日野がダカールラリーに挑戦し続ける理由

日野にとってのダカールラリーは、日野ブランドの支えのひとつである。

日野自動車 専務取締役(当時) 藤井恒彦

2009/01/18 ブエノスアイレスで遂にゴール
2009/01/18 ブエノスアイレスで遂にゴール
2009/12/10 日野本社にて壮行会を実施
2009/12/10 日野本社にて壮行会を実施

「ご存知の通り、トラックをメインとした商用車メーカーである日野は、消費財ではなく、資本財を製造しています。それは、お客様が、永続的に安定してビジネスを続けるための道具であり、壊れてはいけない。壊れてもすぐに直せないといけない。信頼性が担保されていなければばらないものです。ダカールラリーは、過酷な状況下での日野製品の信頼性を訴求することができるいい機会。日野がダカールラリーに挑み続ける大きな理由はそこにありますが、決してそれだけではありません。日野の全ての関係者が、どれだけひとつの目標に向かって心をひとつにしていけるか。日野にとってのダカールラリーとは、夢と情熱をかけてチャレンジすることを体験する重要なプロジェクトのひとつなのです」。日野は、1992年に迎えた創立50周年の記念事業の一環として、1991年にダカールラリーに初参戦。2008年は開催国の政情不安でレースそのものがキャンセルとなってしまったが、それを除く18戦を連続で参戦し続けてきた、その理由を日野自動車専務取締役(当時)の藤井恒彦は上記のように語ってくれた。

燃費効率を向上させた経済効率性。より永く現役を務められる耐久性。事故の予防に貢献する安全性能。キャビン空間の快適性や操作性。悪路でもパワフルな走りを発揮する走行性能。そして、排ガスを抑制する環境適合性など、物流の世界を支えるトラックに必要とされるテクノロジーは、日進月歩の進化を求められている。ますます高度になっていくニーズに応えるためには、越えなければならない難題が必ず付きまとう。どんなに大きな壁が行く手を遮ったとしても、決して諦めないこと。チャレンジし続けること。日野が世界に誇る数々のテクノロジーは、そんな強い精神力と情熱から生み出されてきた。

専務取締役(当時)藤井恒彦
専務取締役(当時)藤井恒彦

日野のその開発精神は、ダカールラリーへの挑戦と重ねて見ることもできる。「技術開発において日野のポテンシャルをどうあげていくか。技術陣にチャレンジするということを経験させたかった。排ガス規制のクリア、ハイブリッド開発など、トラックに求められる技術革新は全てチャレンジなくしてはできない。ダカールラリーは、過酷な状況下、先の見えない状況下でのチャレンジを必要とする、ある種、もっとも分かり易い機会と言えます」。
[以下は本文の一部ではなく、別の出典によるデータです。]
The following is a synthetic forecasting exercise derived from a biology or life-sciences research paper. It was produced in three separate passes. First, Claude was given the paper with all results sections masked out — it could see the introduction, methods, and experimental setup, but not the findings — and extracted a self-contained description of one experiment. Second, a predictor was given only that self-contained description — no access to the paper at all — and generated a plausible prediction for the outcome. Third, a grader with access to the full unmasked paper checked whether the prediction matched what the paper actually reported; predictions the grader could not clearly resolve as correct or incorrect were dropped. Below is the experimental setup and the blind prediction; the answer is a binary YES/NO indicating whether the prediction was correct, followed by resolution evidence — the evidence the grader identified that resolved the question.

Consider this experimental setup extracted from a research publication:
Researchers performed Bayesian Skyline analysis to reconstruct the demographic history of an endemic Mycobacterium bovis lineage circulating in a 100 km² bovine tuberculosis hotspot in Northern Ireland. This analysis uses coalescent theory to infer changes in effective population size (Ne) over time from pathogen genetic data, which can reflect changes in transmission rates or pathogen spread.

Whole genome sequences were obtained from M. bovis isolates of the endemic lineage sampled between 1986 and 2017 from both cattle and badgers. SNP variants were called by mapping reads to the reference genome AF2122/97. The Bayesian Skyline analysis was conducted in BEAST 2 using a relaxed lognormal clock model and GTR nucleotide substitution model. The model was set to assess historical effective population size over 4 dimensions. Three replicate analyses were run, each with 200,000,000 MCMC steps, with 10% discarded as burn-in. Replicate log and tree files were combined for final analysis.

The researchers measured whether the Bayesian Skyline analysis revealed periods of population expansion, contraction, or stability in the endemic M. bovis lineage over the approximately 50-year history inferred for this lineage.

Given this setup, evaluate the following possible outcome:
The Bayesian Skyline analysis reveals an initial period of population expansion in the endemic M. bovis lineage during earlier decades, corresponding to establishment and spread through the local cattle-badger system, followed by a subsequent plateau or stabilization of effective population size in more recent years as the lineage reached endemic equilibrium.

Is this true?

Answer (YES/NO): NO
ダカールラリー参戦の経験が、日野スタッフの財産となり、会社全体の財産になっていると、藤井専務は言う。「ダカールラリーに参加できるメカニックはごく僅か。毎年厳しい倍率で選出されますが、大会に出場したいという、その情熱と技術向上の切磋琢磨の中で本物のスーパーメカニックが育ってきている。さらに、うれしく思うのは、日野の販売代理店、ディーラー、お客様、そして、HINO TEAM SUGAWARAのスポンサーの方々が、私たちの活動をサポートしてくれること。数多くの海外の販売代理店が、応援するぞと一生懸命になってくれているし、まだ市場参入していない地域の人々でさえ、日野といえばダカールラリーというイメージを持っている。日野製品を世界中に売っていくためにも、ダカールラリーは重要な支えなのです」。

ダカールラリー2009に向けて新たに改造されレーシングトラック前のHINO TEAM SUGAWARA
ダカールラリー2009に向けて新たに改造されレーシングトラック前のHINO TEAM SUGAWARA

続けて、藤井専務は、ダカールラリー参戦についての未来をこう語ってくれた。「環境への取り組みがますます重要になっていく今日、エコロジーとモータースポーツの調和ということも課題になっていくかもしれない。そのためにも、将来に向けた技術開発力をあげていくことが、日野としてのチャレンジであり、次ぎなる可能性に積極的に対応できるための体力をつけていきたいと思います」。新たなる技術革新に果敢にも挑む日野は、その自身の姿をゴールの先に見ながら、これからもダカールラリーへ挑み続けていくのだろうか。「ダカールラリーがある限りやっていきたいと思う」。取材の席を、藤井専務は最後にそう締めくくった。